## YOUR TASK
Repeat the lines from the line containing "In this image, which of" through the line containing "14.7 meters", including both of those lines, with nothing changed.

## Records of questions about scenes
##########

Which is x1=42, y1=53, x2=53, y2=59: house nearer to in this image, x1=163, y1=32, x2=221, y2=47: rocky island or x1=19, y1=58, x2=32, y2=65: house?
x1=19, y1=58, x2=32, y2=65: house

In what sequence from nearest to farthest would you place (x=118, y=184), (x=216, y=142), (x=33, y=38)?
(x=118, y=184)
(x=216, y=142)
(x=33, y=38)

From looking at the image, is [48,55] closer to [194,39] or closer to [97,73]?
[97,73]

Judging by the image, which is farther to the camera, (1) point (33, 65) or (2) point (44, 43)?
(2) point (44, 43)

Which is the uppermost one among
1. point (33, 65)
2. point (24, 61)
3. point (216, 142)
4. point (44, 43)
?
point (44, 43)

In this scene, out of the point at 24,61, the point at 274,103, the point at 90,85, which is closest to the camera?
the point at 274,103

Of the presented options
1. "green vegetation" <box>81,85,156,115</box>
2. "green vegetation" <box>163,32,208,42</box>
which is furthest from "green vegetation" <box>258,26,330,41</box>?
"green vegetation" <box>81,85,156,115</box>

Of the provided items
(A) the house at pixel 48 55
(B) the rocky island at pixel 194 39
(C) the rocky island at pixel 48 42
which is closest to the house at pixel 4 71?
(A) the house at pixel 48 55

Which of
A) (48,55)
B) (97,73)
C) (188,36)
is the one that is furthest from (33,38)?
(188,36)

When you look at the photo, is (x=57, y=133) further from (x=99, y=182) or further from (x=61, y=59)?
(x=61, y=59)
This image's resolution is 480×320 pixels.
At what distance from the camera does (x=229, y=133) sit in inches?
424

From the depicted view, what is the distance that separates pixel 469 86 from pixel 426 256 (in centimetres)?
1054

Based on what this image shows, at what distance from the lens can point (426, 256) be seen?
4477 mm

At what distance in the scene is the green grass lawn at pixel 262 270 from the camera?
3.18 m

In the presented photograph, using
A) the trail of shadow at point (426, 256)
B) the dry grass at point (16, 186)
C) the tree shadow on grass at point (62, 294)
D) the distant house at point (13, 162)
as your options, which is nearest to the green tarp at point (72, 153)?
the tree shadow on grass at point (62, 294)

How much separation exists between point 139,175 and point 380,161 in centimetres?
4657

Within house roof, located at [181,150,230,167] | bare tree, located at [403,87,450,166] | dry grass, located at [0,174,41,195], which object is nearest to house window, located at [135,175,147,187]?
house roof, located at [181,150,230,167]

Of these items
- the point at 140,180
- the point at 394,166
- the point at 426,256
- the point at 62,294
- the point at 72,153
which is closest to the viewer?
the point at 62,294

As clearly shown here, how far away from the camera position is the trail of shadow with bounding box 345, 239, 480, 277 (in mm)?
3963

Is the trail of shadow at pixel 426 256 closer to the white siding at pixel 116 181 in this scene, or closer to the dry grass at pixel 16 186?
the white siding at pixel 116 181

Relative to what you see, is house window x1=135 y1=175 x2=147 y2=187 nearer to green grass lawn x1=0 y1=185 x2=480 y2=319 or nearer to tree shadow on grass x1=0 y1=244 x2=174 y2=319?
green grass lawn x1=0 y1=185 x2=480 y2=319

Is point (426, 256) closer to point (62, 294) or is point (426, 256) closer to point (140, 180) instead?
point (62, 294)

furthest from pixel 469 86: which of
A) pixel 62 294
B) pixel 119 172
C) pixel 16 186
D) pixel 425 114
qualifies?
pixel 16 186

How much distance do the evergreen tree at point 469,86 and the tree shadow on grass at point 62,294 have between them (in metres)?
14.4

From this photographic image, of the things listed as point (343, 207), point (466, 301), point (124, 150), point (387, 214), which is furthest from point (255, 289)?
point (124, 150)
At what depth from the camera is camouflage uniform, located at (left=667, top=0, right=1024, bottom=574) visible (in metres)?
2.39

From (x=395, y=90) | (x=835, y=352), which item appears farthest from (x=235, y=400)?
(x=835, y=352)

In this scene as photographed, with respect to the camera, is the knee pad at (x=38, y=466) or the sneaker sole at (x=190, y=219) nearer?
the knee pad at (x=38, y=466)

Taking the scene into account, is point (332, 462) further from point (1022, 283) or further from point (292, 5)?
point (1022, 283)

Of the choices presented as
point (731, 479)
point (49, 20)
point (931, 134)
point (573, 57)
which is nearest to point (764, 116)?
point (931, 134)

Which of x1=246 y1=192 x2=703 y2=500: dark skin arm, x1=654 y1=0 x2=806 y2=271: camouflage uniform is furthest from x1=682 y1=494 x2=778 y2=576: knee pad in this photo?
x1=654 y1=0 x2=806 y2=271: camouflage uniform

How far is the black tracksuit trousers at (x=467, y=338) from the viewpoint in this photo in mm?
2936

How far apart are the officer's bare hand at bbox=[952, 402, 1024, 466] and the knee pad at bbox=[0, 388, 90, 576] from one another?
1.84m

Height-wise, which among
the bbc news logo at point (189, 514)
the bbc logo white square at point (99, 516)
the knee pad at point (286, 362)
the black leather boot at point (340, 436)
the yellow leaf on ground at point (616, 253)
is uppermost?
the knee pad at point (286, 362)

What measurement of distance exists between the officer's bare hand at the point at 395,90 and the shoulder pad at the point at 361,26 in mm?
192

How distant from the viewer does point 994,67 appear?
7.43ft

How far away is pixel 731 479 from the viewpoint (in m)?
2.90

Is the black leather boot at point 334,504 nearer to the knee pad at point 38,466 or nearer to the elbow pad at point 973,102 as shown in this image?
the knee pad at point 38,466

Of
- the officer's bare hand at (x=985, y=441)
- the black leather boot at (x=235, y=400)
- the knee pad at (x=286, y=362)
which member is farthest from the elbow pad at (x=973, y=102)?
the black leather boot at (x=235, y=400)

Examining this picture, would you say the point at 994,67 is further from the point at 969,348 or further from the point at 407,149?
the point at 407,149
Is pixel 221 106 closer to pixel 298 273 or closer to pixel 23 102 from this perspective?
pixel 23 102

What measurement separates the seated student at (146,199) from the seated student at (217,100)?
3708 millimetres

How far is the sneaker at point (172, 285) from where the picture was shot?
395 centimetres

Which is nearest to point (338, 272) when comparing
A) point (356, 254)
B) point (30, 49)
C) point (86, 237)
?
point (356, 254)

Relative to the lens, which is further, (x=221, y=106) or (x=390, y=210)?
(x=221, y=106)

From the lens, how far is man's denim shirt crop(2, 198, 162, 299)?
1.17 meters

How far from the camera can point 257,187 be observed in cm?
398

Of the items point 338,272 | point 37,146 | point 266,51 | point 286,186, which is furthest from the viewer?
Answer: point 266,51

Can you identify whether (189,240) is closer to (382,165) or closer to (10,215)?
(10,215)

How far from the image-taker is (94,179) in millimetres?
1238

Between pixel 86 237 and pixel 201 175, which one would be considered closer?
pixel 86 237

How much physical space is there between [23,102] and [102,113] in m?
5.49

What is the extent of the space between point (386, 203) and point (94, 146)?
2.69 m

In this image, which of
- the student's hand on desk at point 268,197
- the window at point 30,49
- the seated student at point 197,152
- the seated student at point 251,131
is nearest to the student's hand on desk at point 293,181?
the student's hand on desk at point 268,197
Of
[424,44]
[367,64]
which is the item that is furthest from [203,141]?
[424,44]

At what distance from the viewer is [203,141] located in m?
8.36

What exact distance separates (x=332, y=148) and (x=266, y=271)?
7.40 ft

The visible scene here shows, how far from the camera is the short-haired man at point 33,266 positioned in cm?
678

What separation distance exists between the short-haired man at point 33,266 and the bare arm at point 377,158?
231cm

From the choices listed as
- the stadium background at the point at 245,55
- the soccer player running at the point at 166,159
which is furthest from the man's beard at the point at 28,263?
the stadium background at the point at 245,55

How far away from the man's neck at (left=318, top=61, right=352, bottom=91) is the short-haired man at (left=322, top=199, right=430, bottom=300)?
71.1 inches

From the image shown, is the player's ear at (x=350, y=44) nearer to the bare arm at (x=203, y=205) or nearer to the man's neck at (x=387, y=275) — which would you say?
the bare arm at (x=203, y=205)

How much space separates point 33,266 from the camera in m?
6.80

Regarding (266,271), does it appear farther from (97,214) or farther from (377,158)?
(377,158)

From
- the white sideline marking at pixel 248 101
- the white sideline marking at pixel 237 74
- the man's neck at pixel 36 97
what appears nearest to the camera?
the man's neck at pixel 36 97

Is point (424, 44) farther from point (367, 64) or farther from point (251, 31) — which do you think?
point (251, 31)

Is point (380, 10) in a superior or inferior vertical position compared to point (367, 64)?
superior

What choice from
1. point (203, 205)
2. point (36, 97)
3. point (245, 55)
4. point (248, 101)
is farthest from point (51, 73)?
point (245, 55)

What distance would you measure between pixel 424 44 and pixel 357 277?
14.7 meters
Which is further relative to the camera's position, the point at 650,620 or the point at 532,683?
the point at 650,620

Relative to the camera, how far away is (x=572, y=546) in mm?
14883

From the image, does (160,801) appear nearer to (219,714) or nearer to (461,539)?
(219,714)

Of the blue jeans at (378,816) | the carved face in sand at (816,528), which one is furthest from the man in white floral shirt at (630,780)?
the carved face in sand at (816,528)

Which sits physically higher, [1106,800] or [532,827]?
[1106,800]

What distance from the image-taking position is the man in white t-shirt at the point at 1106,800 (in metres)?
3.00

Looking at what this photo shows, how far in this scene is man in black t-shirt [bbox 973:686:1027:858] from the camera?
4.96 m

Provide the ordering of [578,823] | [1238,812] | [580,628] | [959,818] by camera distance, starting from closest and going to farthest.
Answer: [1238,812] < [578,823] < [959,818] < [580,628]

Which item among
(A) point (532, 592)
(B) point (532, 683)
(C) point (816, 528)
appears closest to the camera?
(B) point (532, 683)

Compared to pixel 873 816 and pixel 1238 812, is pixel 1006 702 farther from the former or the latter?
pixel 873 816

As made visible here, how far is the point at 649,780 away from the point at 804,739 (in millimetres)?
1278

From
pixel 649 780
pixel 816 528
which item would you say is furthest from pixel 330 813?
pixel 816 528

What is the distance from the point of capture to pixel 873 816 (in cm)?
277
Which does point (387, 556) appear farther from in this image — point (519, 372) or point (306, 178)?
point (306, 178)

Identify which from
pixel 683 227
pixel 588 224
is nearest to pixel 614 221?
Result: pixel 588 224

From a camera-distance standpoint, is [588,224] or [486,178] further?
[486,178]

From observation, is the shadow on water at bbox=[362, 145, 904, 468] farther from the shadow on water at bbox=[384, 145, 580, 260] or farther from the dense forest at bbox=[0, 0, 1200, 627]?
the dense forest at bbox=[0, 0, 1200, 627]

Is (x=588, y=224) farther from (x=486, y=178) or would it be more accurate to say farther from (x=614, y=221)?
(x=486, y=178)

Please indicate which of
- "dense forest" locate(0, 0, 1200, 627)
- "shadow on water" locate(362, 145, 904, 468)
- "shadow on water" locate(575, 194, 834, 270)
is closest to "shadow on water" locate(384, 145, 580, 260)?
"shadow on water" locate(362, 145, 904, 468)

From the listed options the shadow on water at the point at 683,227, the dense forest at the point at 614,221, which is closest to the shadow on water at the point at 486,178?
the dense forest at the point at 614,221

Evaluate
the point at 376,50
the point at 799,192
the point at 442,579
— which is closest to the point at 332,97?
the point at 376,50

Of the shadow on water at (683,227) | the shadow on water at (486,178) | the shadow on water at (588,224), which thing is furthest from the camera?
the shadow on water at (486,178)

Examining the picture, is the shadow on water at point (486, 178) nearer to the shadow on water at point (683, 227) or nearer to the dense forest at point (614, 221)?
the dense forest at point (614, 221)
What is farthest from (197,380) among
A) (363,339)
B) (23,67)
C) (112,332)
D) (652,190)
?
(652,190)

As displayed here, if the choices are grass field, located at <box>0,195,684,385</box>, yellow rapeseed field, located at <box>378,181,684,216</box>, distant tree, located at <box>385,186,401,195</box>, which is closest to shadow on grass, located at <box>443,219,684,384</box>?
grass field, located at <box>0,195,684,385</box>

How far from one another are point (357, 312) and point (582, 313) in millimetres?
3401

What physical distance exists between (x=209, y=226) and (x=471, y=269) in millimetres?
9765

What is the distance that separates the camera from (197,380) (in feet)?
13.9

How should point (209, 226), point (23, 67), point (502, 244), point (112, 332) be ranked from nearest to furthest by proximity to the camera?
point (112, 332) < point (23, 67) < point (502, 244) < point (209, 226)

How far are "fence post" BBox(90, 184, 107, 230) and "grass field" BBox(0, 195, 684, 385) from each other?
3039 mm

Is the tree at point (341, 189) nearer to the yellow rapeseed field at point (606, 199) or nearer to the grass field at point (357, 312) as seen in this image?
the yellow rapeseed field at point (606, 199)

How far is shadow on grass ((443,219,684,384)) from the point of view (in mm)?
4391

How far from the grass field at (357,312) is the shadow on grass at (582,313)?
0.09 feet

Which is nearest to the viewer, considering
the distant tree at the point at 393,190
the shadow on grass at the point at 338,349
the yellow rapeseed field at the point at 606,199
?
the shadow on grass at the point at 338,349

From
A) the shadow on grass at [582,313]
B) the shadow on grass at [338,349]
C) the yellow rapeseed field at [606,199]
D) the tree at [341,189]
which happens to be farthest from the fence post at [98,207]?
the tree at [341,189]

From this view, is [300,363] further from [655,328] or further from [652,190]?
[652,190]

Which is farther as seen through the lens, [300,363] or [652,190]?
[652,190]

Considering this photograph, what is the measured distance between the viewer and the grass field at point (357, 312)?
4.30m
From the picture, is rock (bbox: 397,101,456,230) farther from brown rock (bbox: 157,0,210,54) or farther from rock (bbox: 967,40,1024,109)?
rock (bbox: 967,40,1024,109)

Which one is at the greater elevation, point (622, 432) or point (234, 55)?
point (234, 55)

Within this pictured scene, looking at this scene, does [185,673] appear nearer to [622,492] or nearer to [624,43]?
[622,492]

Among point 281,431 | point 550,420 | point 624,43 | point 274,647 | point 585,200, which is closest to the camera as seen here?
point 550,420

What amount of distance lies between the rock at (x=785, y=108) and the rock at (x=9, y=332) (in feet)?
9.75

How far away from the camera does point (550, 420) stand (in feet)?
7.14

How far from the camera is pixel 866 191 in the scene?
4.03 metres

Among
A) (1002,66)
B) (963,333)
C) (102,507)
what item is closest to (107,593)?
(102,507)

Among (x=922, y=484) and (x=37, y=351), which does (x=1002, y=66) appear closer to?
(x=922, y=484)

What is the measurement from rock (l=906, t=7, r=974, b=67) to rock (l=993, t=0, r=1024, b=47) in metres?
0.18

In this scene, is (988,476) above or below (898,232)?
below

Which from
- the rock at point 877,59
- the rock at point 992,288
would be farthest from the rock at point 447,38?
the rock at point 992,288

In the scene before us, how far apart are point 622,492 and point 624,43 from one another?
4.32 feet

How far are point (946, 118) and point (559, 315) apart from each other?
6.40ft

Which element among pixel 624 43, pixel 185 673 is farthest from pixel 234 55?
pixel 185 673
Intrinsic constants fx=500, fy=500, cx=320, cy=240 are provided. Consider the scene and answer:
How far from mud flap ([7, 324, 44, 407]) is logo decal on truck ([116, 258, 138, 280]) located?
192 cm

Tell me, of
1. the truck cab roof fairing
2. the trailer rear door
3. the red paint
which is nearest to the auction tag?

##########

## WRITTEN SOLUTION
In this image, which of
- the student's hand on desk at point 268,197
- the window at point 30,49
- the seated student at point 197,152
- the seated student at point 251,131
is nearest to the student's hand on desk at point 293,181?
the student's hand on desk at point 268,197
Of
[424,44]
[367,64]
which is the item that is furthest from [203,141]?
[424,44]

At what distance from the viewer is [203,141] located in m?
8.36

What exact distance separates (x=332, y=148) and (x=266, y=271)?
7.40 ft

The visible scene here shows, how far from the camera is the short-haired man at point 33,266 positioned in cm?
678

What separation distance exists between the short-haired man at point 33,266 and the bare arm at point 377,158?
231cm

From the choices listed as
- the stadium background at the point at 245,55
- the soccer player running at the point at 166,159
which is furthest from the man's beard at the point at 28,263?
the stadium background at the point at 245,55

How far away from the man's neck at (left=318, top=61, right=352, bottom=91) is the short-haired man at (left=322, top=199, right=430, bottom=300)?
71.1 inches

From the image shown, is the player's ear at (x=350, y=44) nearer to the bare arm at (x=203, y=205) or nearer to the man's neck at (x=387, y=275) — which would you say?
the bare arm at (x=203, y=205)

How much space separates point 33,266 from the camera in m?
6.80

Regarding (266,271), does it appear farther from (97,214) or farther from (377,158)?
(377,158)

From
- the white sideline marking at pixel 248 101
- the white sideline marking at pixel 237 74
- the man's neck at pixel 36 97
what appears nearest to the camera?
the man's neck at pixel 36 97

Is point (424, 44) farther from point (367, 64) or farther from point (251, 31) — which do you think?
point (251, 31)

Is point (380, 10) in a superior or inferior vertical position compared to point (367, 64)?
superior

What choice from
1. point (203, 205)
2. point (36, 97)
3. point (245, 55)
4. point (248, 101)
is farthest from point (51, 73)?
point (245, 55)

What distance would you measure between pixel 424 44 and pixel 357 277?
14.7 meters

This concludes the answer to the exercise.